House of Representatives

Income Tax Laws Amendment (Royalties) Bill 1976

Income Tax Laws Amendment (Royalties) Act 1976

Explanatory Memorandum

(Circulated by authority of the Treasurer, the Hon. Phillip Lynch, M.P.)

Introductory Note

The purpose of this memorandum is to explain the provisions of the Income Tax Laws Amendment (Royalties) Bill 1976, which will amend the Income Tax Assessment Act and the income Tax (International Agreements) Act. The main features of the Bill are:

The definition of "royalties" in the Income Tax Assessment Act is to be amended to remove doubts as to its application to payments made to residents of all overseas countries (clause 4).
The Income Tax (International Agreements) Act is to be amended to eliminate any doubt that the test in the Australian income tax law for determining whether payments are "royalties" operates in the application of those double taxation agreements which do not have their own definition of the term, but instead provide that terms not defined are to have the meaning given them in the tax law of the country applying the agreement (clause 7).

The income tax law was amended in 1968 in relation to royalties paid to residents of foreign countries. Before the amendments, royalties and amounts in the general nature of royalties paid to non-residents usually escaped Australian tax even though the property or rights giving rise to the payments were used in Australia. This was in part because relevant transactions could be so arranged that the payments had a technical legal "source" outside Australia. A resident of another country is not subject to tax in Australia on income that does not have its "source" in this country.

Another difficulty concerned residents of countries with which Australia had double taxation agreements. While those agreements, in general, sanctioned the imposition of Australian tax on royalties derived by enterprises "resident" in the other countries they provided that Australia was, on a basis of reciprocity, not to tax ordinary business profits of an enterprise which did not have a "permanent establishment" (e.g., branch) in Australia. It was contended that many payments in the general nature of royalties fell into this category of business profits which Australia could not tax.

Payments to non-residents for know-how and as machinery and film rentals were typical of the payments that, for one or other of these reasons, escaped Australian tax before the law was amended in 1968.

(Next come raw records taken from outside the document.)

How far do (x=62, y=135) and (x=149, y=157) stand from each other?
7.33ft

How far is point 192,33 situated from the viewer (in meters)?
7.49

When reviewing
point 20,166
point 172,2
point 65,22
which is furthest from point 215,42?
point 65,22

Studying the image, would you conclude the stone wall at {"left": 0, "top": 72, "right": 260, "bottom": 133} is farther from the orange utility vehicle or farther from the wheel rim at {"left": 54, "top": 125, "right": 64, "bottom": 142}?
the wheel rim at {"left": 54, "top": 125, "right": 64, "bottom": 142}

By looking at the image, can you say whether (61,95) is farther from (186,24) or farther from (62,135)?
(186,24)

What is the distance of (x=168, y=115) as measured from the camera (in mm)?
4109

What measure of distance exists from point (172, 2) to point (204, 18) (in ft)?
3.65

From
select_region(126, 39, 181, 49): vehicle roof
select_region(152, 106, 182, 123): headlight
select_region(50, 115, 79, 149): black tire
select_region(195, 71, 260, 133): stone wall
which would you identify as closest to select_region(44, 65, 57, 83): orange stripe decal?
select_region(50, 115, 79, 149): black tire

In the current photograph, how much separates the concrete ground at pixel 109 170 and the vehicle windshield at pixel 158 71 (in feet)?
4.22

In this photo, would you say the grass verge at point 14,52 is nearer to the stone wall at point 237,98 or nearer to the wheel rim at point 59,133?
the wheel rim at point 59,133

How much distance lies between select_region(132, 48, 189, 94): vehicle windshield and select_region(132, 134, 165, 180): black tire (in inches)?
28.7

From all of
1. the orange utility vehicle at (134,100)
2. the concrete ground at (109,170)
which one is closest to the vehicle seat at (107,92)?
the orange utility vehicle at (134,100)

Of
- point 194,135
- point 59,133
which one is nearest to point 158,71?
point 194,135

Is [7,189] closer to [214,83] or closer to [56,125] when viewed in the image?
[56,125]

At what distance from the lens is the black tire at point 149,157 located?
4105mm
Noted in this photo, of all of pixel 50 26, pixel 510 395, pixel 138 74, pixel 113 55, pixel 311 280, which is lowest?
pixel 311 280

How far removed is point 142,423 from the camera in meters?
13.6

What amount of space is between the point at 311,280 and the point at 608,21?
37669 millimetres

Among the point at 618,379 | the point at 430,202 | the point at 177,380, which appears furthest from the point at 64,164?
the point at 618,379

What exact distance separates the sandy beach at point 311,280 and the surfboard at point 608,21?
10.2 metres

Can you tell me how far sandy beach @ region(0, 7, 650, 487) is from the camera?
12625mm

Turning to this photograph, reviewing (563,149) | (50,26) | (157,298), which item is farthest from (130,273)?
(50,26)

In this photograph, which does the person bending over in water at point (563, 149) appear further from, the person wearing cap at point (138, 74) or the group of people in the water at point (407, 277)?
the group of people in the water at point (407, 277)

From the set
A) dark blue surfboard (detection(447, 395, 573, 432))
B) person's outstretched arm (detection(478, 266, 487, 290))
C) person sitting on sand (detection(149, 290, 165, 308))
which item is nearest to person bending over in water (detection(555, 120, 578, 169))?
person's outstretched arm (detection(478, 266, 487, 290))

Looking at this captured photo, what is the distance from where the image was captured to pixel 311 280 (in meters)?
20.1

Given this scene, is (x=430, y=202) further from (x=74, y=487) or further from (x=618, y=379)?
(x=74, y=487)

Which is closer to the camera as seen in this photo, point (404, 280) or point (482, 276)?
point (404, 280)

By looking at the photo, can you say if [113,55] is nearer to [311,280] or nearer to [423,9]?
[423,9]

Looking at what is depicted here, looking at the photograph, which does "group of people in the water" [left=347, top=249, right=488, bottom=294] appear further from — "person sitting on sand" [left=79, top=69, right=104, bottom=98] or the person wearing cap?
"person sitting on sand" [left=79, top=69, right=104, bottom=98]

The 1968 amendments set out to overcome these deficiencies by adopting a statutory definition of "royalties" and by giving "royalties" as so defined a statutory "source" in Australia. The definition, which was along lines that had by then achieved wide international recognition, was put into the Australian income tax law in the form of a provision that stated that the word "royalties" was to have the meaning that it had in the then newly renegotiated double taxation agreement with the United Kingdom. That definition declared to be royalties a range of payments, including those made as film rentals and for industrial know-how. The statutory source rules - these were also the subject of wide international acceptance - provided that royalties are to be viewed as having a source in Australia when they are paid as an expense of an Australian business.

In subsequent years, double taxation agreements concluded with Japan, Singapore, New Zealand, the Federal Republic of Germany, the Netherlands and France - and given the force of law by the Parliament - adopted the same definition of "royalties" and the same tests of "source" as had the 1968 royalty legislation.

In a recent court case it became necessary to consider the application of the 1968 legislation to know-how payments paid by an Australian company to a company resident in Canada. The Court decided that the payments were not covered by the 1968 law. Although they fell within the description contained in the royalty definition and would, if they had been "royalties", have been given a "source" in Australia by that law, the Court noted that the definition of royalties was that contained in the agreement with the United Kingdom and could not find a clearly expressed intention of the Parliament that the 1968 legislation was to apply to the taxpayer, a resident of Canada. This, of course, carries implications for royalties paid to residents of countries other than Canada and the United Kingdom.

The main purpose of this Bill is, in these circumstances, to re-express the law so as to make it clear in relation to payments to residents of all overseas countries that the law requiring payment of tax on royalties is to operate in the way intended when the 1968 amendments were made.